» Problem set
**1)** Answer these questions using the article on Anglo American Platinum:
(a) By roughly what percentage are palladium futures down year to date?
(b) What share of palladium is used in catalytic converters?
(c) By what multiple did the calculation find that powering a fleet of cars on hydrogen rather than ICE would raise demand for PGMs?
**2)** Copy the article on Anglo American Platinum from "- All storage" to "hydrogen fuel cells.", switching "storage terminals" to "storage facilities".
(Beginning of Reading text)
Anglo American Platinum (OTCPK:ANGPY) is quite an ambiguous picture. While there are some possible secular trends, there are also immediate secular concerns as well as possible immediate medium term concerns. Palladium prices are falling a lot, as are all the other PGMs which ANGPY mines. The case for ANGPY is that it is producing interim income, and the intensity of PGM use for the hydrogen economy should be much higher than the current intensity of PGM use in catalytic converters if the hydrogen economy works as intended. The issue is of course whether hydrogen will take off at all in the end. If it doesn’t, most of the PGMs become a terminal proposition since the majority of their current use cases are for cars.
PGM Prices Since H1
Palladium and platinum futures are down around 30% and 20% respectively YTD, and 18% and 10% since H1. There are a couple of reasons for this. The first is general commodity deflation related to caution around the global economy. Also, there are likely unwound hoarding effects since Russia has not addressed its palladium reserves in any retaliatory geopolitical measures.
But the main reason for the decline of palladium in particular, which is much more dependent on automotive than platinum, is the longer term speculation that the growth of share of EVs in the global care fleet renders the autocatalyst demand rather terminal. It’s a major issue for a commodity when markets are confident that it is a terminal case.
Hydrogen Case
On the other hand, that also means that a revision in that rather dismal expectation could be massive, as it introduces a large horizon into the value of production assets for palladium and platinum and the other PGMs.
The only thing of which we’re currently aware that could change the narrative, and have been for more than a year, is the advent of the hydrogen economy which will require large amounts of PGMs in all parts of the value chain. ANGPY is finally focusing on this in its quarterly disclosures now.
PGMs are going to be needed for:
- The fuel cells themselves
- Any instruments to detect hydrogen leaks (leaks took out the Hindenburg)
- All storage terminals
- All pipeline and transportation equipment
In our article on the economics of PGM utilization for the hydrogen economy, we calculated that in order to power a fleet of cars on hydrogen rather than ICE, that transition would 4x the demand for PGMs. Then the material intensity of the infrastructure further adds to the demand, probably at a much higher quantum than just the demand for the hydrogen fuel cells.
Considering that most PGMs, especially rhodium and ruthenium, see almost 80% of their demand from cars, with palladium being more than 75% used in catalytic converters, that 4x in intensity just in the theoretical ICE to hydrogen shift gets mostly translated into new incremental demand. Then there’s the infrastructure, and not to mention all the other uses for hydrogen fuel cells and energy.
(End of Reading text)
(Beginning of Supplied data)
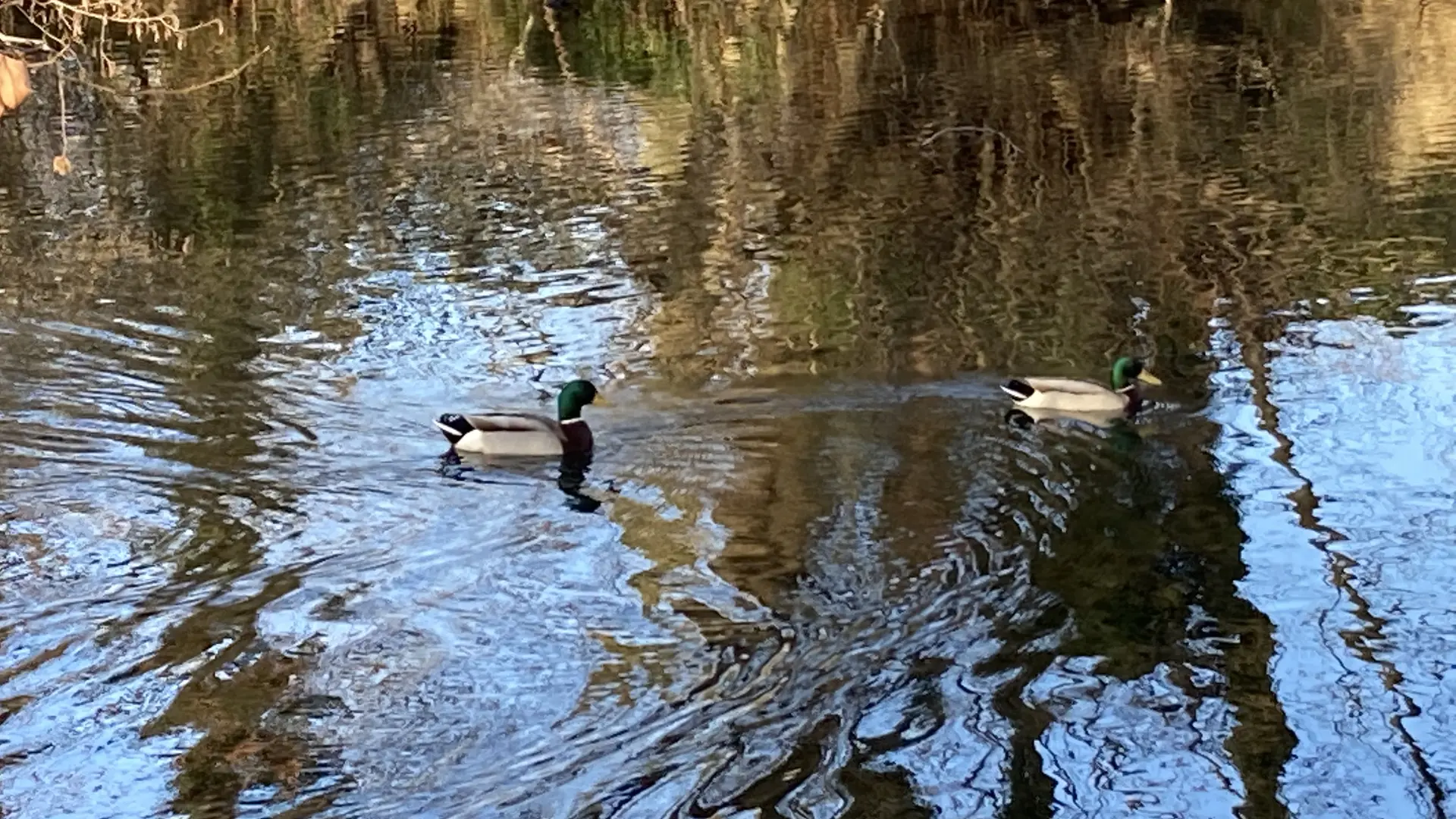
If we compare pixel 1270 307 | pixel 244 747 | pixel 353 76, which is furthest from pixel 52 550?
(End of Supplied data)
(Beginning of Supplied data)
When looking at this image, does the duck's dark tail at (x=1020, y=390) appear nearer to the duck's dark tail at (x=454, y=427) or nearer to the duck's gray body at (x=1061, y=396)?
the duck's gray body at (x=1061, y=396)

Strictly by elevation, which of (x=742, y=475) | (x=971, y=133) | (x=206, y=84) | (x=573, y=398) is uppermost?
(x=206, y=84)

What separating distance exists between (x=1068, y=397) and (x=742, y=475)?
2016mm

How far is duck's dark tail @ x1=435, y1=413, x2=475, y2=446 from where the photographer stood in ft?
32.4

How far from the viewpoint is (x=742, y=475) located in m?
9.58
(End of Supplied data)
» Solutions
**1)**
(a) Around 30%
(b) More than 75%
(c) 4x

**2)**
- All storage facilities
- All pipeline and transportation equipment
In our article on the economics of PGM utilization for the hydrogen economy, we calculated that in order to power a fleet of cars on hydrogen rather than ICE, that transition would 4x the demand for PGMs. Then the material intensity of the infrastructure further adds to the demand, probably at a much higher quantum than just the demand for the hydrogen fuel cells.